Al culmine della sua carriera Walter Chiari, venne arrestato il 22 maggio 1970 per una storia di spaccio e detenzione di cocaina. Dalla prima accusa, quella ben più grave, verrà successivamente prosciolto, ma intanto si sarà fatto ben 99 giorni di carcere. Ovviamente tanto più si è popolari, tanto più la caduta sarà rovinosa. Quasi come un’epica scalata di Coppi o Bartali, piano piano, Walter, ritrova il suo pubblico. Già nel 1974/75, tra uno spettacolo teatrale e un’apparizione in tv, il buon Walter, è già tornato al culmine della popolarità, impegnatissimo sui set di mezzo mondo e sempre al centro di numerosi flirt, con soubrette nazionali ed internazionali. Anche il cinema, quel mezzo d’arte, con il quale Walter ha legato le sue stagioni più belle, alla stregua dei critici che ancora non ne ammettono anche nel cinematografo il suo indiscusso valore, si riaccorge di lui, e lo riaccoglie in un tipo di cinema medio che gli fornisce l’occasione di un piccolo rilancio. Quella stagione che Walter si appresta a vivere, tra il 1974 e il 1979, è un breve ma non trascurabile rilancio come protagonista cinematografico, in seguito al gran successo commerciale di Amore mio, non farmi male, diretto da Vittorio Sindoni. Il tema serio (la scoperta della sessualità nell’adolescenza) è trattato con divertito e spensierato taglio narrativo, ben proposto sullo schermo da un regista che ha saputo confezionare ottime commedie. La trama è tutta incentrata su Anna (Leonora Fani) e Marcello (Roberto Chevalier), due adolescenti alle prese con l’amore e, soprattutto, con la scoperta della sessualità. I genitori dei due ragazzi (pilota d’aereo il padre di lei, ovvero Walter Chiari; avvocato il padre di lui, interpretato da Luciano Salce) si trovano a dover affrontare (e anche educare) i piccoli innamorati.
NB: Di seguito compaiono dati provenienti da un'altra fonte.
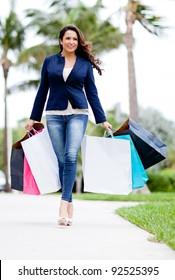 Beautiful female shopper with bags walking outdoors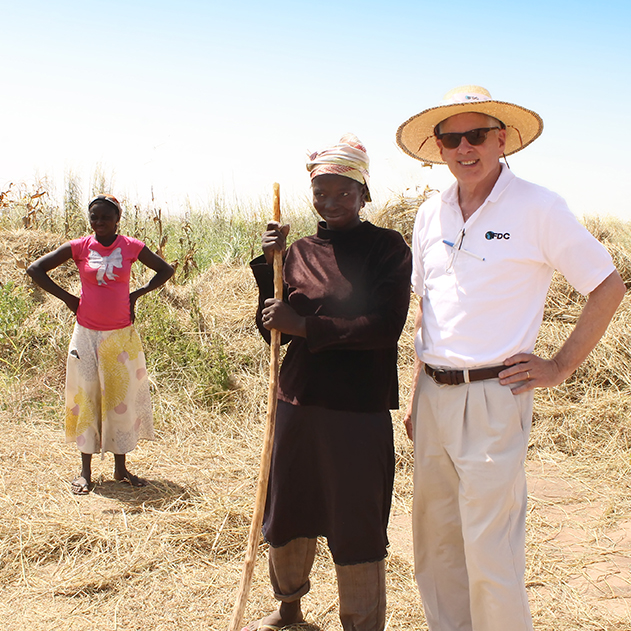 Former UGA CAES dean and director Scott Angle, pictured in hat, took a job with the International Fertilizer Development Center in 2015. After a decade of leading CAES's research, outreach and teaching efforts, he now spends his days working to help farmers in developing nations. This photo was taken on a trip to Ghana, where women are responsible for more than 40 percent of agricultural activities.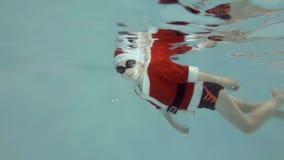 Un niño pequeño en un traje y un sombrero Santa Claus nada bajo el agua en la piscina con los vidrios para nadar y mirar la cámar almacen de video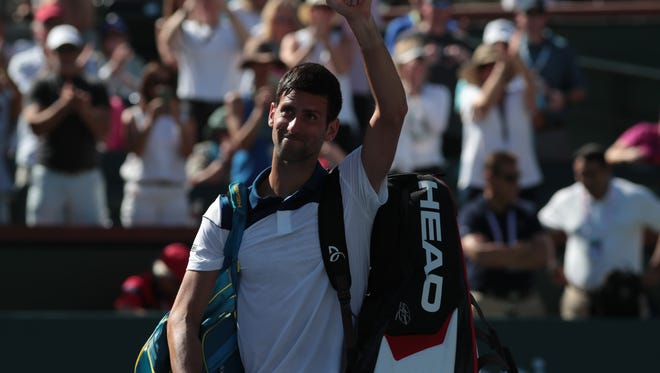 Novak Djokovic waves goodbye to fans after being defeated by Taro Daniel at the BNP Paribas Open, Sunday, March 11, 2018.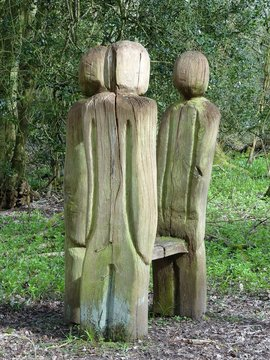 Standing wooden carved characters surrounding bench, Philipshill Wood, Chorleywood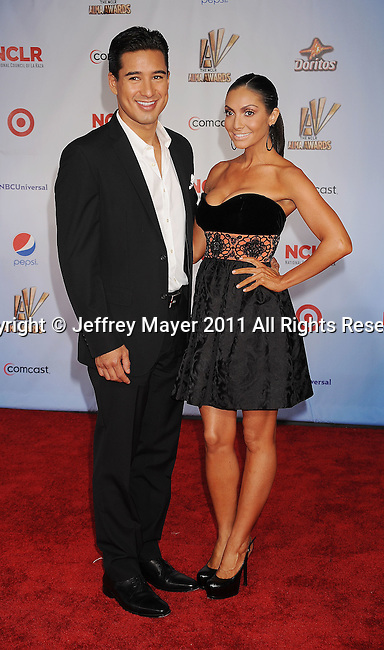 SANTA MONICA, CA - SEPTEMBER 10: Mario Lopez and Courtney Mazza. attend the 2011 NCR ALMA Awards at Santa Monica Civic Auditorium on September 10, 2011 in Santa Monica, California.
Mentre il padre pilota (Walter Chiari) dimostra gelosia nei confronti della figlia, la madre di Marcello (Valentina Cortese) è ossessionata dalla (imminente) relazione sessuale del figlio; ma sarà la moglie del primo, Macha Méril, la più saggia e comprensiva, indirizzando e rassicurando i ragazzi verso le gioie dell’amore.
Riuscita e interessante pellicola, diretta da un regista che ha saputo confezionare dignitose commedie (su tutte risalta, in particolare, Perdutamente tuo… mi firmo Macaluso Carmelo fu Giuseppe) e che, almeno in questo caso, affronta con certo stile un argomento delicato, come la scoperta della sessualità. Lo fa grazie ad un ottimo cast, nel quale risalta, oltre a Walter Chiari un esilarante e irrefrenabile Luciano Salce, intelligente regista più volte – come in questo caso – prestatosi al ruolo di attore. Sindoni, oltre a saper gestire egregiamente una sceneggiatura prevalentemente ironica, dimostra anche buon gusto nella scelta complessiva del parco attori, andando a posizionare altri nomi interessanti in riusciti ruoli di contorno quali Ninetto Davoli, Gabriella Giorgelli, Leopoldo Trieste e Enzo Robutti. Amore mio non farmi male riscuote, giustamente, un successo inatteso all’uscita nelle sale, probabilmente e soprattutto per la presenza di Walter. Successo che ne decreta la messa in cantiere di altri due titoli (usciti nel biennio 1975/76) a comporre una divertente trilogia, realizzata con il medesimo cast tecnico/artistico, e composta, oltre che da questo film, da Son tornate a fiorire le rose e Per amore di Cesarina.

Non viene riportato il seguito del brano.